Holding cash allows Buffett to shop for bargains, no matter when the sale occurs. “He thinks of cash differently than conventional investors,” explained Alice Schroeder, Buffett’s biographer in a report by the Globe and Mail. “This is one of the most important things I learned from him: the optionality of cash. He thinks of cash as a call option with no expiration date, an option on every asset class, with no strike price…the key question becomes: How much can the cash earn if I have it when I need it to buy other assets that are cheap, versus the upfront cost of holding it?”
2. Similarities to Yoda
“Patience you must have, my young padawan.” Buffett and Yoda are both legends in their own right, and they both understand the importance of patience. While the Oracle of Omaha is quite vocal about his optimism for America, he is not willing to chase performance at any price, and he has no problem waiting on the sidelines until Mr. Market offers him an attractive deal.
Buffett refers to the stock market as a no-called-strike game. “You don’t have to swing at everything — you can wait for your pitch. The problem when you’re a money manager is that your fans keep yelling, swing, you bum!” As the chart above shows, Buffett has been playing the game longer than anyone else by ignoring the noise of the crowd. For further proof of his patience, consider this: Almost all of Buffett’s wealth came after the age of 60.
While waiting for the perfect pitch can be a flawed strategy, Buffett is well in control of his emotions and has access to deals that retail investors can only dream about. He buys in the face of panic and side steps euphoria until reasonability returns. Following the financial crisis, Buffett made billion-dollar deals with Goldman Sachs and Bank of America that were only possible because of his investing acumen and iron-clad balance sheet.
3. More money, more problems
Berkshire is not your average business. The company’s insurance segment provides large sums of money from premiums that can be invested, known as the “float.” Over the past eleven years, Berkshire has grown its float from $41 billion to $78 billion. In 1970, the float was only $39 million. This impressive growth has allowed Berkshire to generate cash faster than it can reinvest it.
Through the first six months of 2014, Berkshire posted $11.8 billion in net cash flow from operating activities. In 2013, Berkshire received $1.4 billion in dividends just from its top four equity stakes in Wells Fargo, Coca-Cola, American Express, and International Business Machines.

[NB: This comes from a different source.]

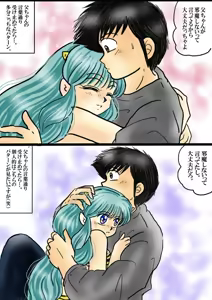 Page 965 of Artist:yukimaron pixiv - preview thumbnail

Considering that Berkshire hasn’t paid a dividend since 1967, and has a repurchase program that may never see action due to Berkshire’s impressive stock rally, Buffett is likely to use the cash pile at some point to buy stakes in companies. Unfortunately, deals are becoming harder to find.
Since Berkshire is one of the world’s largest companies by market value, it takes an elephant gun to make meaningful acquisitions, and targets are dwindling in the current bull market. Buffett’s favorite valuation metric, the market value of outstanding securities in relation to the nation’s output, is raising eyebrows. As the chart above shows, this metric is already above the previous market peak made during the housing bubble. This doesn’t necessarily mean the market is getting ready to collapse, but it may be giving Buffett enough reason not to pull the trigger on a major purchase.